Wolfe, Gene - New Sun 01 by Wolfe Gene

Wolfe, Gene - New Sun 01 by Wolfe Gene

Author:Wolfe, Gene
Language: eng
Format: epub


18 THE DESTRUCTION OF THE ALTAR

The hush of early morning had vanished while I was in the rag shop. Wains and drays rumbled by in an avalanche of beasts, wood, and iron; the shopkeeper's sister and I had no more than stepped out of the door than I heard a flier skimming among the towers of the city. I looked up in time to see it, sleek as a raindrop on a windowpane.

"That's probably the officer who called you out," she remarked. "He'll be on his way back to the House Absolute. A hipparch of the Septentrion Guard - isn't that what Agilus said?"

"Is that your brother? Yes, something like that. What is your own name?"

"Agia. And you know nothing of monomachy? And have me for an instructor? Well, high Hypogeon help you. We'll have to go to the Botanic Gardens to begin with and cut you an avern. Fortunately they're not too far from here. Do you have enough money for us to take a fiacre?"

"I suppose so. If it is necessary."

"Then you're really not an armiger in costume. You're a - whatever you are."

"A torturer. Yes. When am I supposed to meet the hipparch?"

"Not until late afternoon, when the fighting begins at the Sanguinary Field and the avern opens its flower.

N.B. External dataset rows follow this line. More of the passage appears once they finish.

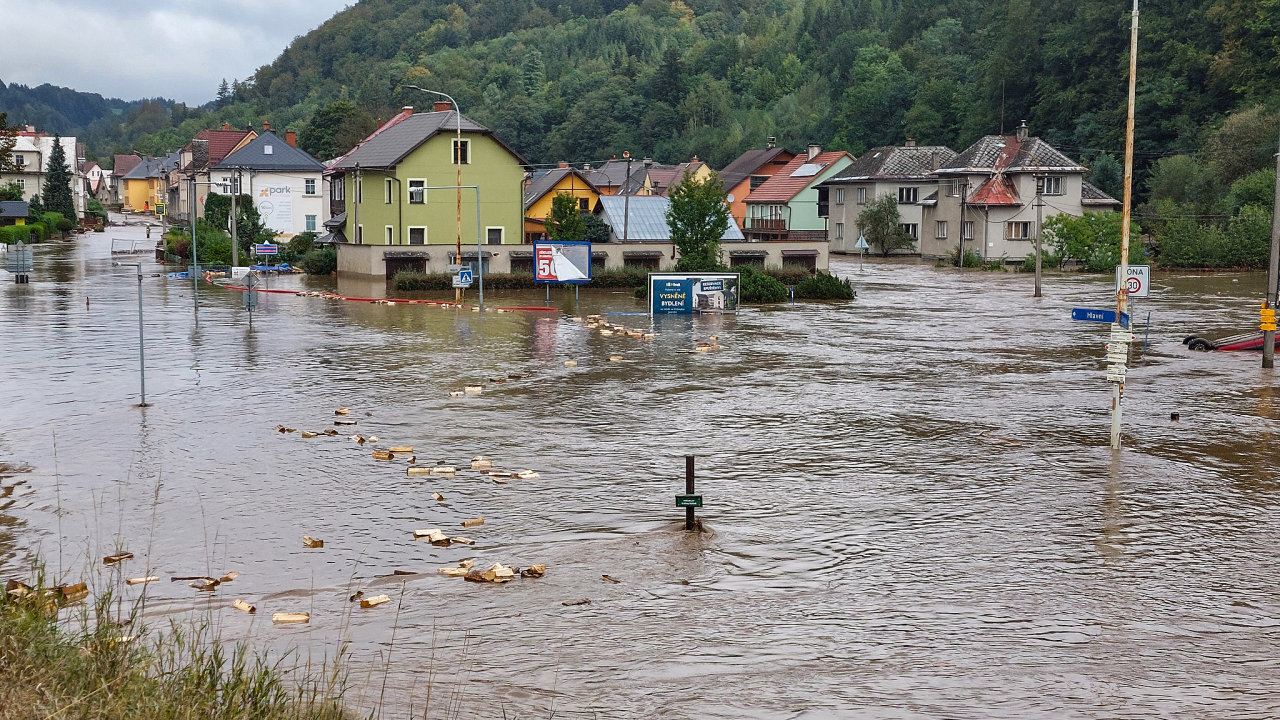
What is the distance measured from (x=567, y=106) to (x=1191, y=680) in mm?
169965

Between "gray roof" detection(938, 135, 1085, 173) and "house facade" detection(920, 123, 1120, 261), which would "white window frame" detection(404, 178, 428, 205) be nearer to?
"house facade" detection(920, 123, 1120, 261)

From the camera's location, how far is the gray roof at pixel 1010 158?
78475 millimetres

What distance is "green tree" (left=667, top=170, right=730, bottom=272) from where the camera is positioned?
50094mm

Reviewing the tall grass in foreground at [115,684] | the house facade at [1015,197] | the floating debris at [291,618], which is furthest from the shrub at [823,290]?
the tall grass in foreground at [115,684]

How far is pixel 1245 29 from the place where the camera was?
9150 centimetres

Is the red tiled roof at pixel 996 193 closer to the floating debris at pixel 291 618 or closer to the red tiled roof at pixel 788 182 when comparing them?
the red tiled roof at pixel 788 182

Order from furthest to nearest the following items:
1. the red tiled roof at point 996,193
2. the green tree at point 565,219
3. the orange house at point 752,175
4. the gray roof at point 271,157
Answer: the orange house at point 752,175, the gray roof at point 271,157, the red tiled roof at point 996,193, the green tree at point 565,219

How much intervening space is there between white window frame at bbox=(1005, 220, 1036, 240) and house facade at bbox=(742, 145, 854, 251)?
22.1 metres

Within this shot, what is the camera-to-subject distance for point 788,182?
104 metres

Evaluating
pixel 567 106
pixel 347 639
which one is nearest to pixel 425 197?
pixel 347 639

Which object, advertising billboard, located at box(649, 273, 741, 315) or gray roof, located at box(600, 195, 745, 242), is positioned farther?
gray roof, located at box(600, 195, 745, 242)

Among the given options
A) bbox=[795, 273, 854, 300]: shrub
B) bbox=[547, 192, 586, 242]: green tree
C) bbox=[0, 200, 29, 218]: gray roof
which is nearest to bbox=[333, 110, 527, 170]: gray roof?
bbox=[547, 192, 586, 242]: green tree

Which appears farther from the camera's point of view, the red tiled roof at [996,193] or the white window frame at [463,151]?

We've plenty of time, but I think we'd better use it in getting you one and teaching you how to fight with it." A fiacre drawn by a pair of onegars was dodging toward us, and she waved to it. "You're going to be killed, you know."

"From what you say, it seems very likely."

"It's practically certain, so don't worry about your money." Agia stepped out into the traffic, looking for a moment (so finely chiseled was that delicate face, so graceful the curve of her body as she lifted an arm) like a memorial statue to the unknown woman on foot. I thought she was certain to be killed herself. The fiacre drew up to her with the skittish animals dancing to one side as though she were a thyacine, and she vaulted in. Light as she was, her weight made the little vehicle rock. I climbed in beside her, where we sat with our hips pressed together. The driver glanced back at us, Agia said, "The landing for the Botanic Gardens," and we jolted off. "So dying doesn't bother you -

that's refreshing."

I braced myself with a hand on the back of the driver's bench. "Surely that's not unusual. There must be thousands, and perhaps millions of people like me.

People accustomed to death, who feel that the only part of their lives that really mattered is over."

The sun was now just above the tallest spires, and the flooding light that turned the dusty pavement to red gold made me feel philosophical. In the brown book in my sabretache there was the tale of an angel (perhaps actually one of the winged women warriors who are said to serve the Autarch) who, coming to Urth on some petty mission or other, was struck by a child's arrow and died.